• _Quoted text_:
● ● ● ●

The NTT administration has allocated Rp100 billion in the 2019 regional state budget for restoring the habitat of the Komodo dragon and making arrangements for the park. He had earlier noted that although the TNK comes under the authority of the LHK Ministry, the NTT provincial administration will take over its management.

"Hence, we will take over. We will also close it temporarily. If there are noises, the president will interfere and at that time will explain the reasons," Laiskodat, politician of the National Democrat (Nasdem) Party, stated.

Tourists will only be allowed to tour around the island by boat, but they will not be allowed to land on the island, he clarified

"I am serious. Komodo Island must be designed. Tourists like wilderness of Komodo. They do not come to see lazy Komodo dragons," he stated.

He also plans to raise the entry ticket fare to Komodo Island to US$500 per tourist when it is reopened. The entry ticket fare to the Komodo National Park is now Rp150 thousand (less than US$10) for a foreign tourist and Rp5 thousand for a domestic tourist.

● ● ● ●

• _Data section_:
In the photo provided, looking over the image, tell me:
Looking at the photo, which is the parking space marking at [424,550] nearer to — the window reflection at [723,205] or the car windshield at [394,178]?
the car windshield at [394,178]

● ● ● ●

• _What this task involves_: Write out the Komodo Island text above in full, word for word.

• _Answer for this exercise_:
The NTT administration has allocated Rp100 billion in the 2019 regional state budget for restoring the habitat of the Komodo dragon and making arrangements for the park. He had earlier noted that although the TNK comes under the authority of the LHK Ministry, the NTT provincial administration will take over its management.

"Hence, we will take over. We will also close it temporarily. If there are noises, the president will interfere and at that time will explain the reasons," Laiskodat, politician of the National Democrat (Nasdem) Party, stated.

Tourists will only be allowed to tour around the island by boat, but they will not be allowed to land on the island, he clarified

"I am serious. Komodo Island must be designed. Tourists like wilderness of Komodo. They do not come to see lazy Komodo dragons," he stated.

He also plans to raise the entry ticket fare to Komodo Island to US$500 per tourist when it is reopened. The entry ticket fare to the Komodo National Park is now Rp150 thousand (less than US$10) for a foreign tourist and Rp5 thousand for a domestic tourist.